Presso il Centro Ricerche Eni per le Energie Rinnovabili e l’Ambiente sono stati inventati e provati sul campo originali campionatori biomimetici passivi costituiti da film di polietilene a bassa densità precaricati con standard interni a concentrazioni determinate impiegati come riferimento. I campionatori vengono infilati verticalmente nella matrice e lasciati esposti al contaminante presente fino al raggiungimento dell’equilibrio di ripartizione fra matrice e campionatore, quindi permettendo di mediare le concentrazioni su un arco temporale molto più lungo di quello dei metodi tradizionali di carotaggio o dragaggio. Recuperati ed analizzati i campionatori, si può calcolare la concentrazione degli inquinanti biodisponibili presenti nell’acqua interstiziale del sedimento e nella colonna d’acqua soprastante.

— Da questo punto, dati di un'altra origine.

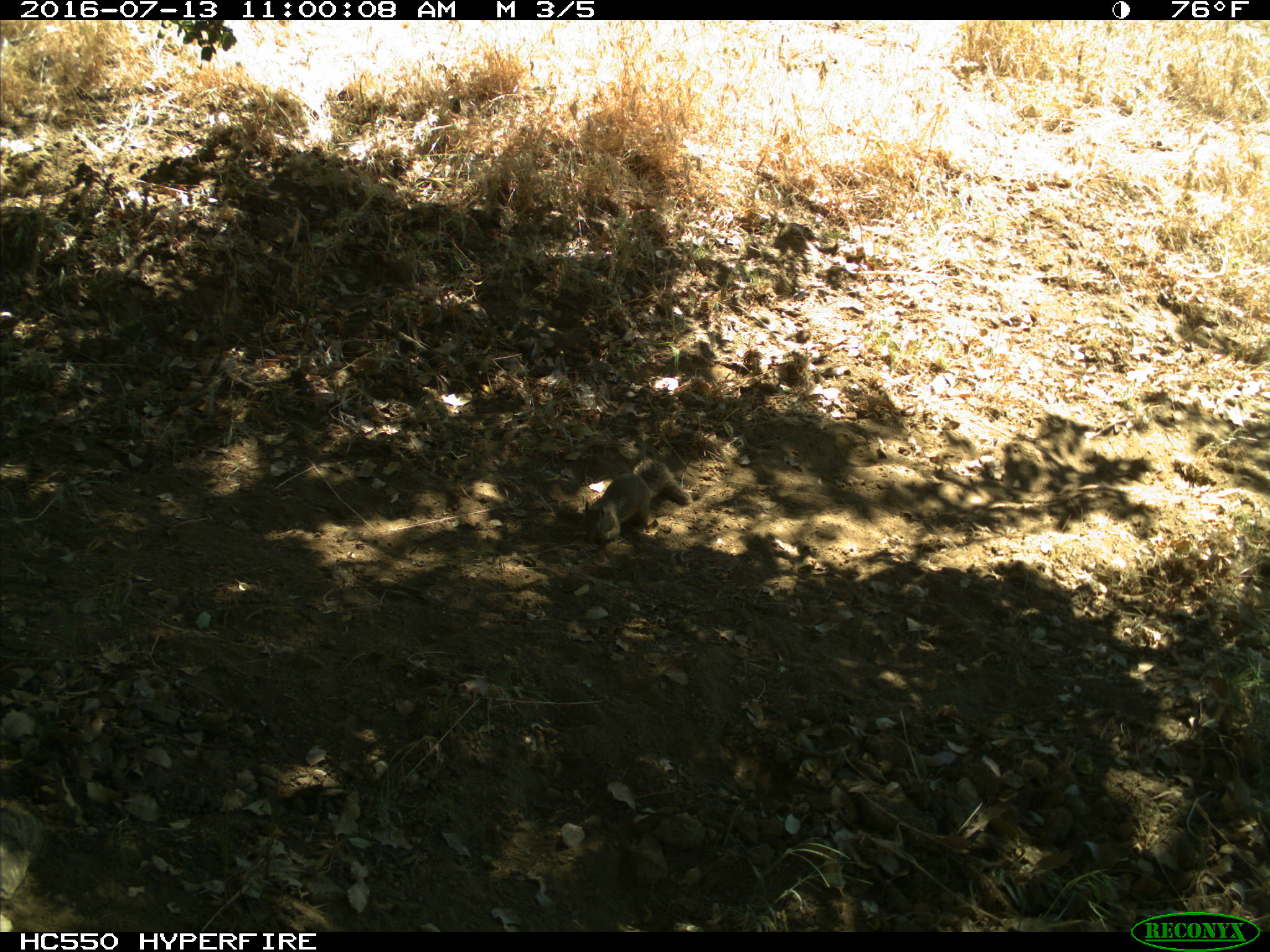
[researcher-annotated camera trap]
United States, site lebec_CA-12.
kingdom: Animalia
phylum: Chordata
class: Mammalia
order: Rodentia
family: Sciuridae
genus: Otospermophilus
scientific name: Otospermophilus beecheyi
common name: california ground squirrel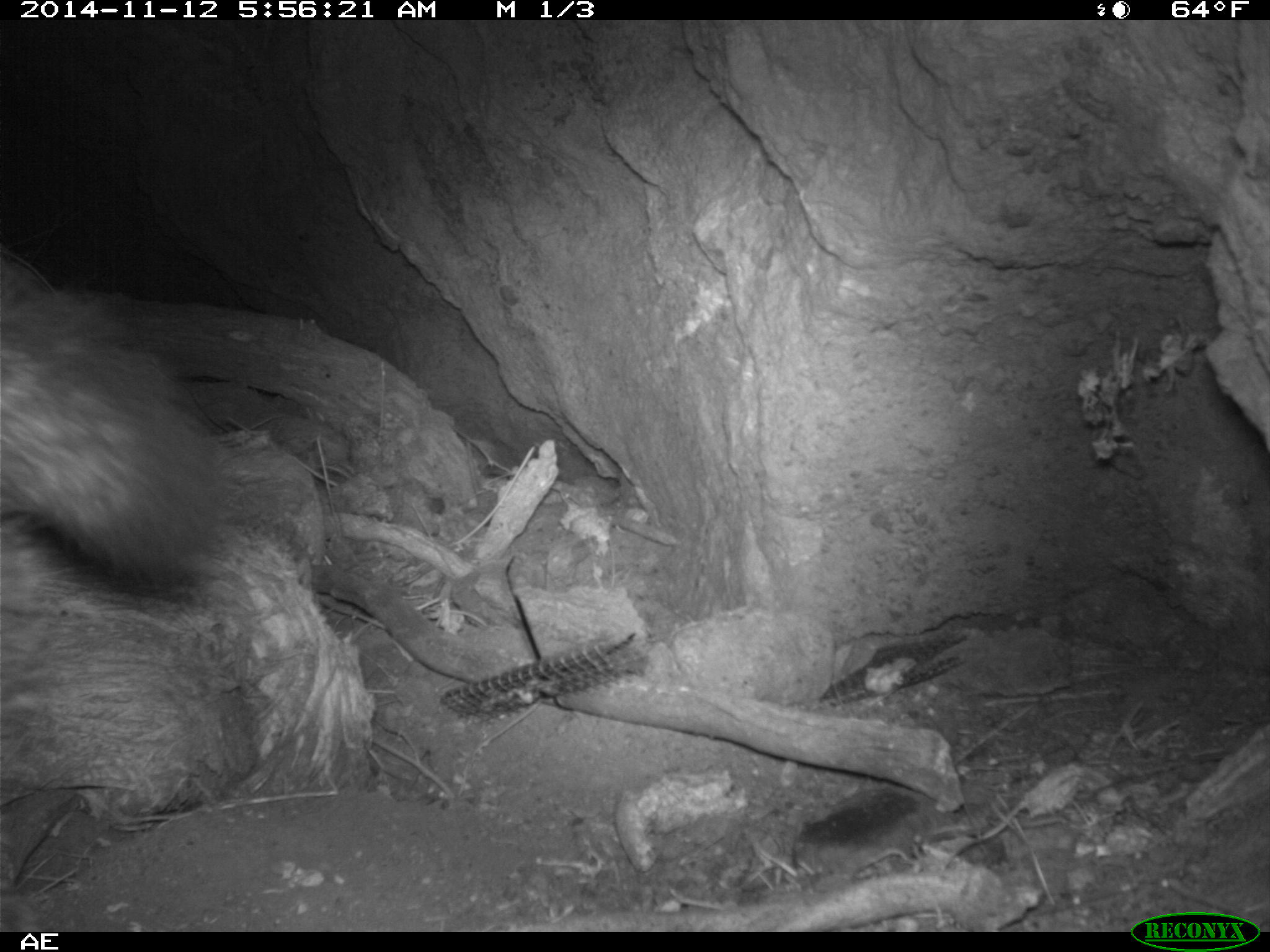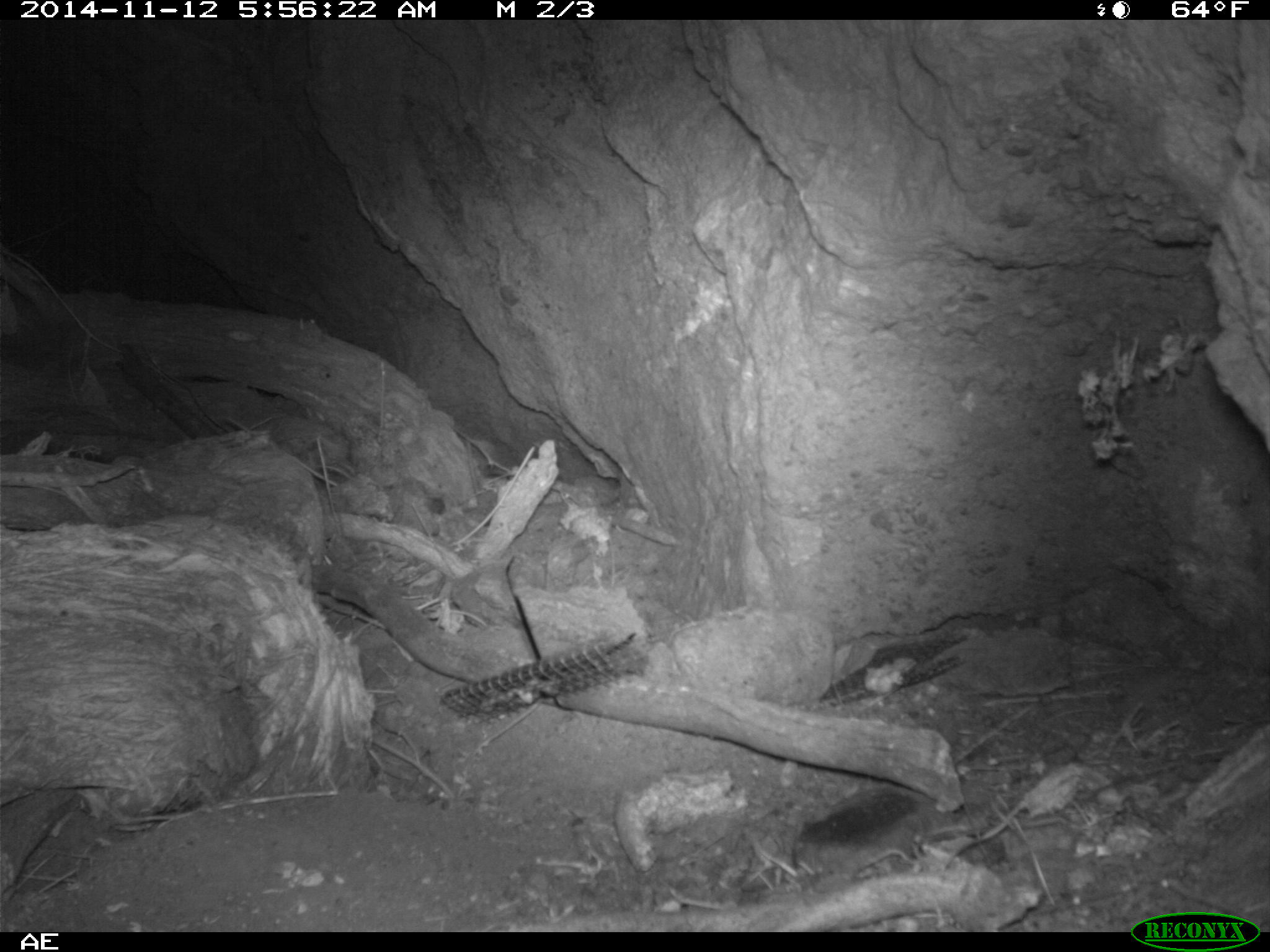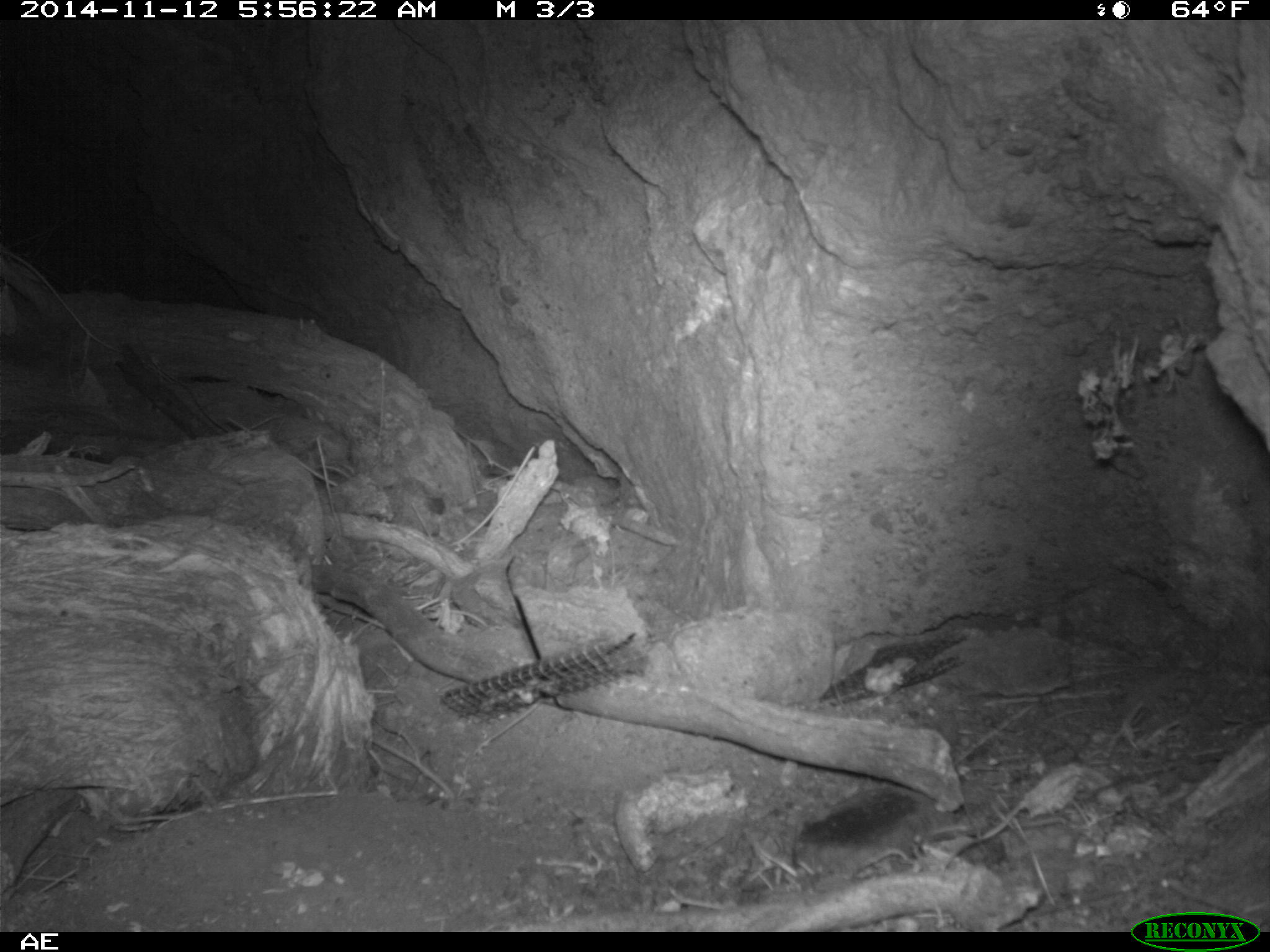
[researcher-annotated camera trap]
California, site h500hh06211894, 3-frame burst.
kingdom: Animalia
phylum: Chordata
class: Mammalia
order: Carnivora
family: Canidae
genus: Urocyon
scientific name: Urocyon littoralis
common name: island fox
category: fox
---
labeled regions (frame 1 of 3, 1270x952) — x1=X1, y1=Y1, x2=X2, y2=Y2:
fox: x1=0, y1=257, x2=229, y2=587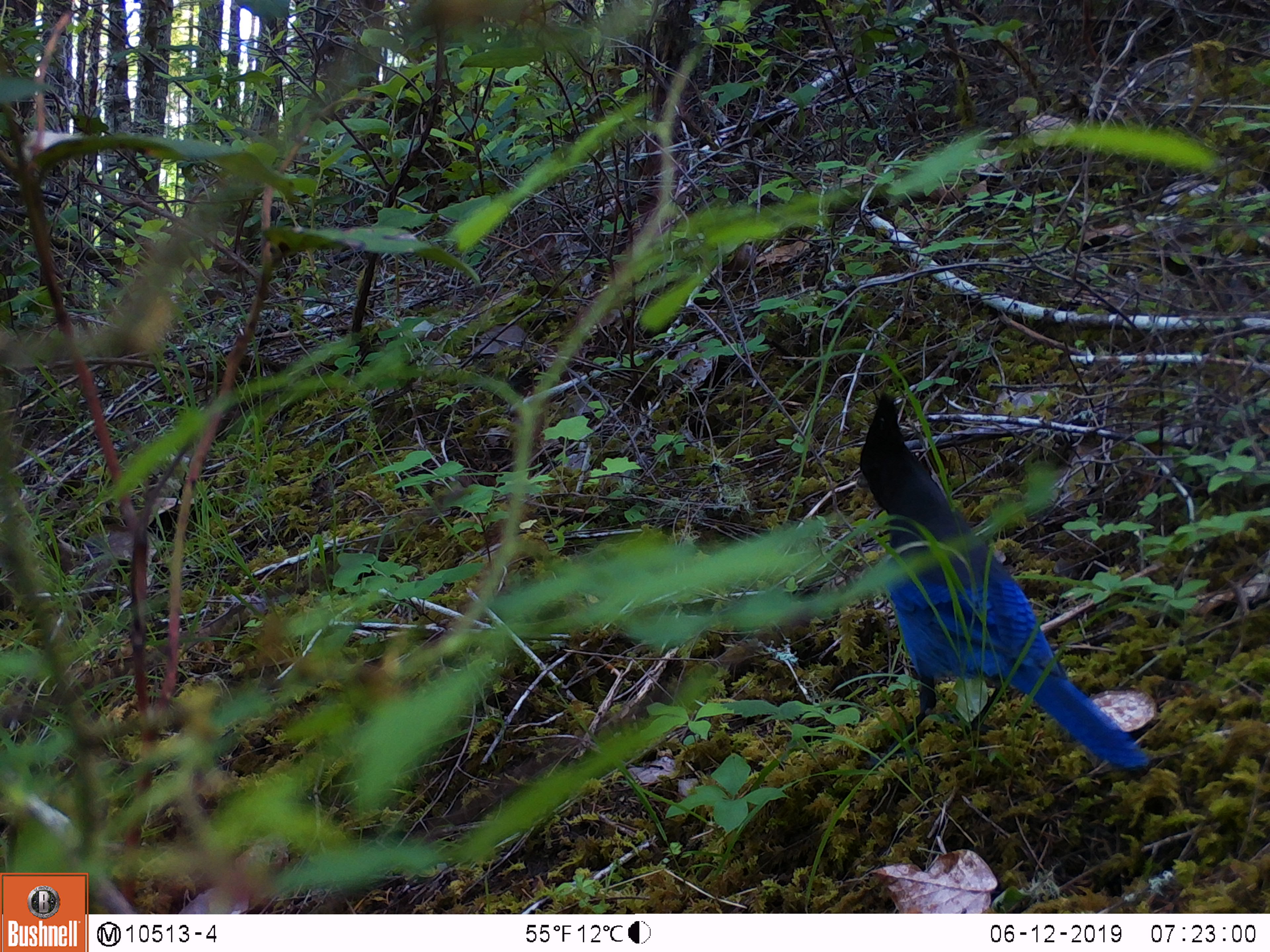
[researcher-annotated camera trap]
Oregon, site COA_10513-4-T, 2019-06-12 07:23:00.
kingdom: Animalia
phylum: Chordata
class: Aves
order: Passeriformes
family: Corvidae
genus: Cyanocitta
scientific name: Cyanocitta stelleri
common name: steller's jay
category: stellers jay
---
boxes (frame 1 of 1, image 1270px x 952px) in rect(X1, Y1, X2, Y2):
stellers jay: rect(847, 390, 1160, 772)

Per calibrare i campionatori “in situ”, si valuta la concentrazione residua degli standard interni dopo che il campionatore ha avuto modo di rilasciare gli standard all’esterno secondo gli stessi meccanismi di adsorbimento degli inquinanti. A questo scopo sono impiegati composti marcati che non interferiscono analiticamente e presentano caratteristiche chimico-fisiche simili a quelle delle molecole inquinanti.

La pellicola estratta viene sezionata a diverse altezze per permettere di valutare il profilo della concentrazione degli inquinanti con la quota. Gli inquinanti vengono estratti con solvente e quindi concentrati e inviati all’analisi gascromatografica combinata con spettrometria di massa.

Questo protocollo – sviluppato presso il centro ricerche Eni di Novara in collaborazione con il CNR e l’Università del Piemonte Orientale – relativo al monitoraggio con i campionatori passivi per la determinazione dei tristemente noti DDT e DDE nei sedimenti, è stato ufficializzato con la sua pubblicazione nell’ultimo numero del Notiziario dei metodi analitici IRSA a cura dell’Istituto di Ricerca sulle Acque del CNR, che rappresenta il riferimento nazionale per la legislatura del settore.